Beoordeling door de rechtbank

2. Partijen hebben ter zitting bij wijze van compromis overeenstemming bereikt in de zin dat de waarde van het object voor het belastingjaar 2023, waardepeildatum 1 januari 2022, wordt vastgesteld op € 400.000. De rechtbank zal dienovereenkomstig beslissen en het beroep gegrond verklaren.

Conclusie en gevolgen

3. Het beroep is gegrond. De bij beschikking vastgestelde waarde wordt verlaagd naar € 400.000 en de aanslag OZB wordt dienovereenkomstig verminderd.
3.1.
Omdat het beroep gegrond is moet de heffingsambtenaar het griffierecht aan belanghebbende vergoeden. Deze vergoeding moet rechtstreeks aan belanghebbende zelf worden betaald. [1]
3.2.
Belanghebbende krijgt een vergoeding van zijn proceskosten. De heffingsambtenaar moet deze vergoeding betalen. De vergoeding is met toepassing van het Besluit proceskosten bestuursrecht als volgt berekend. Voor de rechtsbijstand door een gemachtigde krijgt belanghebbende een vast bedrag per proceshandeling. Belanghebbende heeft recht op 1 punt voor het bezwaarschrift en 1 punt voor het bijwonen van de hoorzitting, met waarde per punt van € 310, 1 punt voor het beroepschrift en 1 punt voor het bijwonen van de zitting, met een waarde per punt van € 875, met een wegingsfactor 1. De vergoeding bedraagt dan in totaal € 2.370. De rechtbank vindt in de conclusie van A-G Koopman geen aanleiding een ander tarief toe te passen. Deze vergoeding moet rechtstreeks aan belanghebbende zelf worden betaald. [2]

Beslissing

De rechtbank:
  • verklaart het beroep gegrond;
  • vernietigt de uitspraak op bezwaar;
  • vermindert de WOZ-waarde van het object tot een bedrag van € 400.000;
  • vermindert de aanslag OZB dienovereenkomstig;
  • bepaalt dat de heffingsambtenaar het griffierecht van € 50 aan belanghebbende moet vergoeden;
  • veroordeelt de heffingsambtenaar tot rechtstreekse betaling aan belanghebbende zelf van € 2.370 aan proceskosten.

GEGEVENS
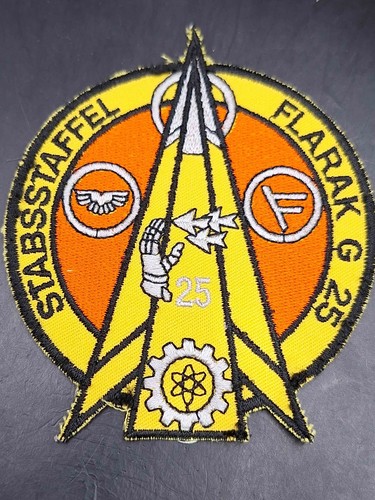Bundeswehr patch - bundeswehr,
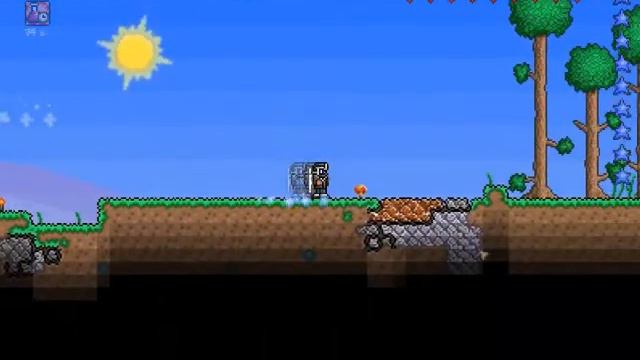 Terraria - How to remove the Hallow смотреть онлайн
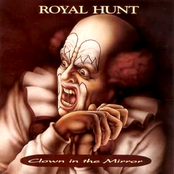 Third Stage by Royal Hunt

JOUW OPDRACHTEN
(1) Op welk bedrag wordt in de uitspraak de waarde van het object voor het belastingjaar 2023 vastgesteld?
(2) Neem uit de uitspraak het deel over dat begint met de woorden waarin "2. Partijen hebben" staat en eindigt met "beroep gegrond verklaren.". Noem daarin "compromis" voortaan "schikking".
Baseer je uitsluitend op de uitspraak en niet op de lijst.

ANTWOORDEN PER ONDERDEEL
(1) Op € 400.000.

(2)
2. Partijen hebben ter zitting bij wijze van schikking overeenstemming bereikt in de zin dat de waarde van het object voor het belastingjaar 2023, waardepeildatum 1 januari 2022, wordt vastgesteld op € 400.000. De rechtbank zal dienovereenkomstig beslissen en het beroep gegrond verklaren.